Higgins and Fischer are calling on parents to withdraw their children from classes that participate in the Day of Silence, a move Higgins compared to "civil disobedience" after years of being ignored by school officials.

"This is definitely a last-resort option," she told FoxNews.com, "but school administrators have not listened to parents and teachers. Teachers who object to this are afraid to say anything, afraid of personal and professional repercussions."

But GLSEN says feedback from schools has been positive and that teachers are still in command of their classrooms, no matter how many students choose to take part.

GLSEN distributes materials online outlining what students may do during class to support the Day of Silence, and it urges them to contact teachers and administrators before Friday to avoid running afoul of speech laws.

Lunch period is one thing, but during actual classes students "do not have the right to refuse to speak — instructional time is instructional time," said Eliza Byard, GLSEN's executive director. Supreme Court decisions have denied free speech to students inside classrooms — and that precludes any right to silence.

Byard said the Day of Silence has resonated with so many students over the years because it is a peaceful and non-disruptive way for them to make a difference.

The day began as the creation of a college student at the University of Virginia and has spread to thousands of institutions since 1996. GLSEN, which took over organizing the event in 2001, provides organizing instructions to students — even teaching how to create press conferences promoting the Day of Silence.

But GLSEN says urgent action is still needed to address the dangers gay and lesbian students face on a daily basis.
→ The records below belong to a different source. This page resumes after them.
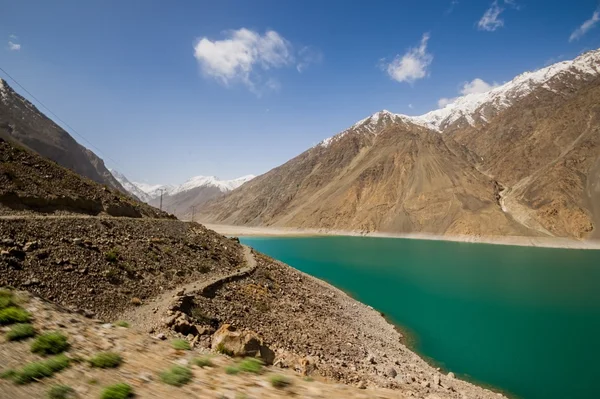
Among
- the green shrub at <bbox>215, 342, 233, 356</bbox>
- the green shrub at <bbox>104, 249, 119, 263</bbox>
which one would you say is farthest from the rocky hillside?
the green shrub at <bbox>215, 342, 233, 356</bbox>

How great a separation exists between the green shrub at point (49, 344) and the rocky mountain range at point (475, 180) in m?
113

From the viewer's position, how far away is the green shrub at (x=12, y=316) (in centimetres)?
566

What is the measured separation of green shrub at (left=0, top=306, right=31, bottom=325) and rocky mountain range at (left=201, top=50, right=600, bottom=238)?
113 m

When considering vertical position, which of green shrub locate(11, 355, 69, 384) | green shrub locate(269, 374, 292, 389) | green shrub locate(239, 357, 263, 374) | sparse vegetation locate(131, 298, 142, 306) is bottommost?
sparse vegetation locate(131, 298, 142, 306)

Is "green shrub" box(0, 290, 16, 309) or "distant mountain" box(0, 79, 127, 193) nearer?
"green shrub" box(0, 290, 16, 309)

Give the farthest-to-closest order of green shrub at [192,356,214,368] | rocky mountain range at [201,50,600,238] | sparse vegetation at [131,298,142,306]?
rocky mountain range at [201,50,600,238] → sparse vegetation at [131,298,142,306] → green shrub at [192,356,214,368]

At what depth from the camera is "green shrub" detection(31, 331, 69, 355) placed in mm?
5008

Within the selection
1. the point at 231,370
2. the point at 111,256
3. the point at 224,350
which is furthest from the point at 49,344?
the point at 111,256

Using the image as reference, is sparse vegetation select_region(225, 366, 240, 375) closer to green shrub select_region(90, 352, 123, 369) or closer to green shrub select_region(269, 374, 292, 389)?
green shrub select_region(269, 374, 292, 389)

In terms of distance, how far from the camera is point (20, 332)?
531 cm

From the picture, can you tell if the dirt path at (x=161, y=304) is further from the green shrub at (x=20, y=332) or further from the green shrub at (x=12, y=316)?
the green shrub at (x=20, y=332)

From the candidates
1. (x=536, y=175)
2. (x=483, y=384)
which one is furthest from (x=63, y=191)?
(x=536, y=175)

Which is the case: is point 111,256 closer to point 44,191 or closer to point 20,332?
point 44,191

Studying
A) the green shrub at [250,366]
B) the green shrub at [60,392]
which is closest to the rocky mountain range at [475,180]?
the green shrub at [250,366]
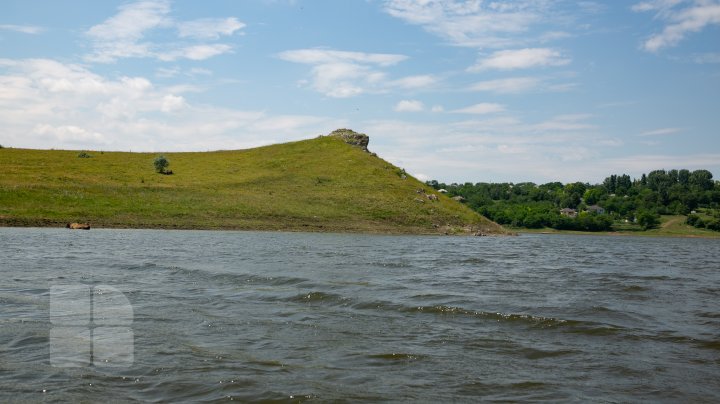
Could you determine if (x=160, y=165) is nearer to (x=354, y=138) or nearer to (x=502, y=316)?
(x=354, y=138)

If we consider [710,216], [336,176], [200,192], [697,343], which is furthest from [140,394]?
[710,216]

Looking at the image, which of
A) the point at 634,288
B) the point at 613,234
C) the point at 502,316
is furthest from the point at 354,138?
the point at 502,316

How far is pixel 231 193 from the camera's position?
82.8 m

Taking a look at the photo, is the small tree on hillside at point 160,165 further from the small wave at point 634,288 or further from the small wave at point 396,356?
the small wave at point 396,356

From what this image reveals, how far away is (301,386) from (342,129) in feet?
388

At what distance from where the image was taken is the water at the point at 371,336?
29.0ft

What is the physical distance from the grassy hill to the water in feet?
134

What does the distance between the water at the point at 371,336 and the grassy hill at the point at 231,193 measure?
4099cm

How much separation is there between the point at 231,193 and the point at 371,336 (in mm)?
72827

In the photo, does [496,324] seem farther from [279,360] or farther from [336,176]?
[336,176]

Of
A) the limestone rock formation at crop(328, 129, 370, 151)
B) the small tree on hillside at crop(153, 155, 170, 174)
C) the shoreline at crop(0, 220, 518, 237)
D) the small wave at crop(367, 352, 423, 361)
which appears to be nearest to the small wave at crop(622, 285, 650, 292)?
the small wave at crop(367, 352, 423, 361)

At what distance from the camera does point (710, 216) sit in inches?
5925

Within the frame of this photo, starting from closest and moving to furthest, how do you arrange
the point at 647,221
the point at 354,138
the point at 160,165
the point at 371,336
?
the point at 371,336, the point at 160,165, the point at 354,138, the point at 647,221

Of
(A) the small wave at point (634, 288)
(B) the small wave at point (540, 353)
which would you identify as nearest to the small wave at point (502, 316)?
(B) the small wave at point (540, 353)
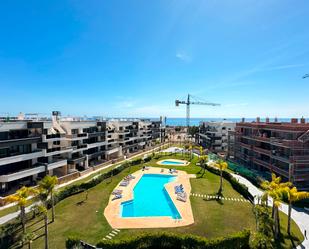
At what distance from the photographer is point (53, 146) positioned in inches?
1754

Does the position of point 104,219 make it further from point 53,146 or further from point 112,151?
point 112,151

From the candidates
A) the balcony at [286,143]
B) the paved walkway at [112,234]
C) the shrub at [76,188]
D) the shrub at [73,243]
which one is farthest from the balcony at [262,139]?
the shrub at [73,243]

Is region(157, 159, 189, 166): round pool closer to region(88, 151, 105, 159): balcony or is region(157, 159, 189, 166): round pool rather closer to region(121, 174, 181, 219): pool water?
region(121, 174, 181, 219): pool water

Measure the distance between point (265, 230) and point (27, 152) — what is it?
38827 mm

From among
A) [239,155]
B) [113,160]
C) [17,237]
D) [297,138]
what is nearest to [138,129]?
[113,160]

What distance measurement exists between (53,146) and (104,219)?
23949 millimetres

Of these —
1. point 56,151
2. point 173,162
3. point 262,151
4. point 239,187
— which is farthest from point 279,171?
point 56,151

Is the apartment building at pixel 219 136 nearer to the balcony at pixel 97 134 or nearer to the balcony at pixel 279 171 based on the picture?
Result: the balcony at pixel 279 171

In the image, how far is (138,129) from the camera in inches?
3285

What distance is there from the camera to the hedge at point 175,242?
64.8 ft

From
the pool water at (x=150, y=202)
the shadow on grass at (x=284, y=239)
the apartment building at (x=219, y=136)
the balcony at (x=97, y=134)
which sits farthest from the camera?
the apartment building at (x=219, y=136)

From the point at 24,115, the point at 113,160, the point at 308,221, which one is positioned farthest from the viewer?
the point at 113,160

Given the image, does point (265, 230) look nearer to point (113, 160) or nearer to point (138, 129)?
point (113, 160)

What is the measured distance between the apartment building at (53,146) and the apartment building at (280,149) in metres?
39.6
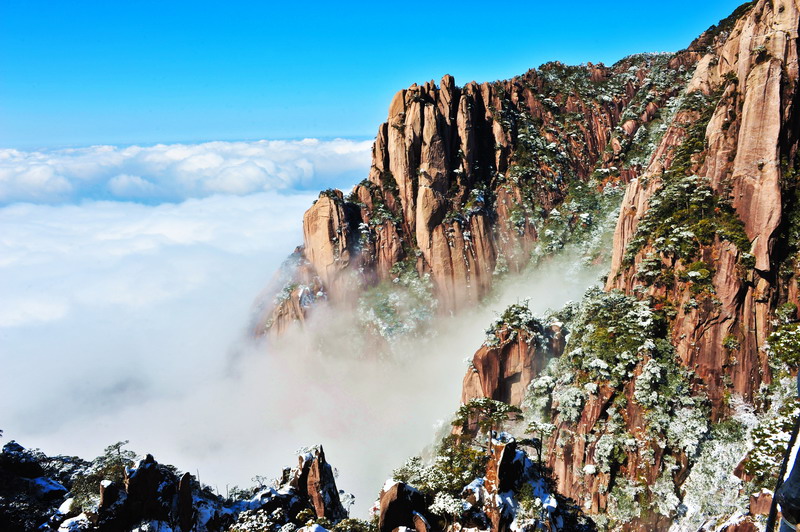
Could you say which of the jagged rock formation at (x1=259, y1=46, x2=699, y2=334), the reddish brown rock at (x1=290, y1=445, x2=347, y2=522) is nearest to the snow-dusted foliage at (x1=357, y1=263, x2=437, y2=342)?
the jagged rock formation at (x1=259, y1=46, x2=699, y2=334)

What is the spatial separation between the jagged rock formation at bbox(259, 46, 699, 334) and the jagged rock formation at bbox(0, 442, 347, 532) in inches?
2088

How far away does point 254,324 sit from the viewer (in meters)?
87.7

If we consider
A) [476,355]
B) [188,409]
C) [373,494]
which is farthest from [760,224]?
[188,409]

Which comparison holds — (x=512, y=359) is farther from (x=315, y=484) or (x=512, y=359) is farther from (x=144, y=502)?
(x=144, y=502)

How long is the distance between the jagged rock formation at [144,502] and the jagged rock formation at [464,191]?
174 ft

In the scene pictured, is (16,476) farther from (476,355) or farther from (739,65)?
(739,65)

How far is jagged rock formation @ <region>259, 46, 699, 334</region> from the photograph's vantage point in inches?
3337

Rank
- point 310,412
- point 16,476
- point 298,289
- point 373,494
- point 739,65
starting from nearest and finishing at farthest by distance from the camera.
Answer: point 16,476 < point 739,65 < point 373,494 < point 310,412 < point 298,289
A survey conducted by the group in 2007 found that 86 percent of homosexual students reported being harassed at school, and that more than 60 percent felt unsafe because of their sexual orientation.

"The national picture still doesn't look good and the national numbers still remain unacceptably high," Byard told FoxNews.com.

Byard, who expects this year to be "one of the biggest Day of Silence celebrations yet," said the event is far less disruptive than the backlash against it.

"Participants in Day of Silence go to school, go to class and answer when called upon," she said. "For a family to decide to take their child out of class, it would disrupt that child's learning and that would be a shame."

The boycott of classes is a new tactic being urged by conservative groups to hit school officials where they think it will hurt the most: in the wallet.

"Most schools get reimbursed on the basis of average daily attendance. In other words, they don't get taxpayer dollars for teaching students anything — they get taxpayer dollars for having fannies in the seats," said Fischer, of the American Family Association. "So if you have fewer fannies in the seats that's less dollars for school administrators and that's an incentive for them to do the right thing here."

The family groups also worry that GLSEN's reach into the classroom will continue after the Day of Silence is over. While Higgins agrees that bullying is a problem, she said it would "open a can of worms" to give the group free rein and allow public schools — and public funds — to "transform the moral beliefs of other people's children," she said.

"No decent people want any children to be bullied ... and I think they exploit that sentiment," she said.

GLSEN does not currently receive any federal or state funding, according to a spokesman for the group. The non-profit is funded by charitable foundations, teachers' unions and a host of corporations.